Thankfully over this past year He's worked in my heart and mind to change that attitude. Like Christ reaching in and pulling Peter out of the stormy sea, He's shown me how to trust Him. I'm still working on that, but I can already see where things that would have put me into a spin are now just other items for prayer. I'm probably most still affected by the things that I've shared here about my wife and my marriage…but I try every day to just trust in His plan. Guess He's calling me to really work on letting go of that one last concern…that He'll take care of my marriage in ways that I can't even imagine.
But the bottom line is that, even in the midst of disaster, I've learned to just trust in Him and give it over to Him.
That's certainly a process…to "trust in Him and give it over to Him." Thanks for sharing.
Ron, let me ask you a question. Where does one draw the line between prayer and letting God work? In spite of everything that's happening and that has happened, I am totally committed to my marriage and my wife. I love her pretty much unconditionally. This relationship is so important to me that I pray for it every day; some days quite a bit of the day. So, prayer is good, but does concentrating on it as much as I do keep me from giving that over to Him? Where does one cross that line between praying as we are commanded and praying because we feel that if we stop we lose?

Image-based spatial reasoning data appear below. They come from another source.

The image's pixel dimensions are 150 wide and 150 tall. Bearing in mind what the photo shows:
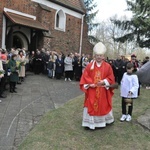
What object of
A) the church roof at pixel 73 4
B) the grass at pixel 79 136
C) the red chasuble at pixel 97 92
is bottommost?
the grass at pixel 79 136

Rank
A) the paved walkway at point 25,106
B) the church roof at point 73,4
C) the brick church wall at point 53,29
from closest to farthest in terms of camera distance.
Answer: the paved walkway at point 25,106, the brick church wall at point 53,29, the church roof at point 73,4

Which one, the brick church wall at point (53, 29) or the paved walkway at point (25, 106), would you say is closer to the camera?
the paved walkway at point (25, 106)

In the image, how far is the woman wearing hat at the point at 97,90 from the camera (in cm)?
644

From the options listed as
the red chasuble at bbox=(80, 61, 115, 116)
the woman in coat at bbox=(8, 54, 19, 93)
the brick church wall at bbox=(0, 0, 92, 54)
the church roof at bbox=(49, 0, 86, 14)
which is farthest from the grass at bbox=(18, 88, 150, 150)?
the church roof at bbox=(49, 0, 86, 14)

Jon, that's a great question. I'm not sure I have a perfect answer for you, or if there is one, because at some level we are discerning the heart of God here, and His ways/thoughts are not like mine or yours. I guess my short answer would be to ask that of God…."God, how long should I pray for this?"….or just pray the same prayer until God leads you to pray otherwise. I know many times I have been in a season of prayer for something and sense midway through the season that God was changing the nature of my prayers. I think as long as your heart is pointed in the same direction, keep asking for the same things (as long as they don't contradict the written word of God) If God's desire is for you to change your prayers, ask God to change your heart. Does that help? Others may want to chime in also and have a better answer. (You may also want to read Luke 18 and the story of the persistent widow.) Thanks…great question.

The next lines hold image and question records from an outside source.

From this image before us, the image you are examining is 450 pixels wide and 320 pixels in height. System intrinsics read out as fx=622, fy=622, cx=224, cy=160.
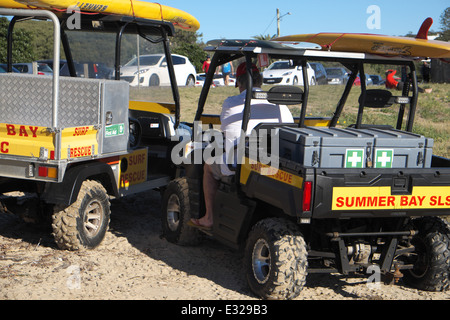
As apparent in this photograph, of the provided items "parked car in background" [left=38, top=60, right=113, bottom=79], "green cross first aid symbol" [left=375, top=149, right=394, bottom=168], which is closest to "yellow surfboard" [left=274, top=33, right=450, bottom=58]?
"green cross first aid symbol" [left=375, top=149, right=394, bottom=168]

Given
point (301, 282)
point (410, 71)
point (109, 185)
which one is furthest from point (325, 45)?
point (109, 185)

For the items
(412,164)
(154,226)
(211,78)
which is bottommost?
(154,226)

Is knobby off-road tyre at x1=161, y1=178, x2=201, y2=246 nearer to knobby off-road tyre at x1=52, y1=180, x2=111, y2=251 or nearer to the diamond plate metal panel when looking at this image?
knobby off-road tyre at x1=52, y1=180, x2=111, y2=251

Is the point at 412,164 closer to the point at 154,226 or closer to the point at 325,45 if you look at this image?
the point at 325,45

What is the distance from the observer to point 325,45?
219 inches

Thanx for the reply. It's not so much the direction of the prayer or the consistency; I believe that I am praying and moving in the direction that He wants…assuming that the continuation of my marriage is in His will. It's more a matter of degrees. Should I just pray once, let's say per day, laying out my hopes and wishes and asking for strength and guidance and then go about my day as though it's covered? Or should I keep myself "constantly" before the Lord as I go through my day.
The story of the widow tends to point to the latter, but I've been doing this for over a year, along with changing my heart to walk more closely with Him and my attitude to be more what my wife has a right to expect, yet I don't feel any closer to a resolution than I did a year ago. So now I have frustration and discouragement which has generated the question I've posed here.

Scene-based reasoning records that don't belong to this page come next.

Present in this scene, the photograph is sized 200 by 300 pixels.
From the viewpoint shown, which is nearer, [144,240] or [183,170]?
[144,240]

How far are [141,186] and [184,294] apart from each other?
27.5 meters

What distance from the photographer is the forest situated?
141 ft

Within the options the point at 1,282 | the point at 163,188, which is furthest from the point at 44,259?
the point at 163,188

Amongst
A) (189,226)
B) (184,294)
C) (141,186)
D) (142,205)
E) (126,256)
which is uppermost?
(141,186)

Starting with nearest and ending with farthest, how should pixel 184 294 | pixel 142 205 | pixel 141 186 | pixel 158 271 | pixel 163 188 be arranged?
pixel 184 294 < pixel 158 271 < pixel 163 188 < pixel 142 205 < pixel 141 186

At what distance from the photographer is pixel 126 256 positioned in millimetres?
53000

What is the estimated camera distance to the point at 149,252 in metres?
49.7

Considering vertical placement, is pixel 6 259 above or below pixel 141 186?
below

I wonder if you are asking the wrong question. Should the question be “how often is it on my mind?”. If you were with a friend throughout your day, when or how often would you talk about what is on your mind? Possibly until your friend says “ok, I got that. Can we talk about something else now?”. Just a thought.
Not a bad thought. Yes, if we were talking about a human friend that I was asking for something from or talking about this same thing over and over, it wouldn't take long before that would be enough. A friend of mine, who has also had some marital issues, likens some of his struggles in this same area as idolatry. Putting that other person or that issue so far in front of God as to make it the primary focus of one's life instead of Him. But again, there's that fine line. I believe that He wants us to bring our issues to Him and I don't believe that I abandon my relationship with Him just to get Him to hear my requests as it concerns my marriage, but perhaps you and my friend are right that too much concentration on it isn't good and God probably does get it 🙂
For me it's just that it's such an important issue. In fact, I can't think of too much else in my life that would take a higher priority over my marriage, other than my relationship with God.
On the other hand, the widow was a pain and got results 🙂
Jon, I've asked the same questions before – are we supposed to ask and then leave it or are we supposed to ask persistently like the widow? I've found that if I start to beg instead of pray in faith, or if I become obsessed and that's all I can pray about, it's time to let it go and trust that God's working on it. On the other hand, if I can still pray about it with an honest attitude of "whatever You decide is fine with me", I keep bringing it to God every day until either He answers, He gives me peace about it or I stray off into begging & obsessing. Cont…
God wants to bless and strengthen your marriage, I'm sure of that, so I don't think it's something you shouldn't pray about. But examine your heart and ask God to show you where HE wants you to concentrate your prayers. It may be that for now, your marriage SHOULD be your top prayer priority. On the other hand, satan could be using it to distract you from what God wants you to be talking to Him about. I'd say, listen to the tone of your prayers about your wife and your marriage: If they sound like begging (or worse, whining), it may be time to move on. If they sound like an honest plea to your loving Father wrapped in a willingness to allow Him to be in control, stick with it until He gives you peace that He already is. I'll be praying for discernment for you!
Amy, appreciate the response and insight. Yes, I probably get to the begging stage with Him at times. Try not to as I want to have faith in His plan for my marriage and I do want to trust that He's working on it. But I think you and Ron are right that perhaps I need to refocus the prayers and my thoughts and concentrate more on His will in and for my life. Thanx for the prayer support as well.
My pleasure! Hang in there – a life lived in the center of God's will is a wild ride!
Thanks for your help!
Walking away from a very good career about 9 years ago. For 8 of those years my life was mixed with delightful victories, but also crushing defeats. It seemed that the defeats were going to overwhelm me and my family on several occasions as they seemed to team up and all come at once. The last year has been a tremendously enlightening time – revealing much of the reasons for the last 8 being as they were. Now in just the last few months many burdens are being lightened and renewed, and new, purposes are being revealed. I find myself dwelling on all this and being so thankful that I was obedient…. and at the same time humbled to realize how much more He can do if I will learn immediate and complete obedience in ALL things. Thanks again Pastor Ron for another great devotion…
Thanks Kevin. I felt like I did that at once also, walking away from a good career. It was years later I could look back and see how God worked it all for good.
I seem to have a pattern of making people mad but unfortunately I'm content to let them stay mad. I figure it's their problem. God makes it very clear He has a big problem with my actions by placing an extremely large burden on my heart to go and make things right with those people.This is very difficult for me to do as pride is one of my biggest downfalls. But God is humbling me and making the person He wants me to be.
Love your transparency. Thanks for being willing to share your struggle. I suspect there are some others who may struggle likewise.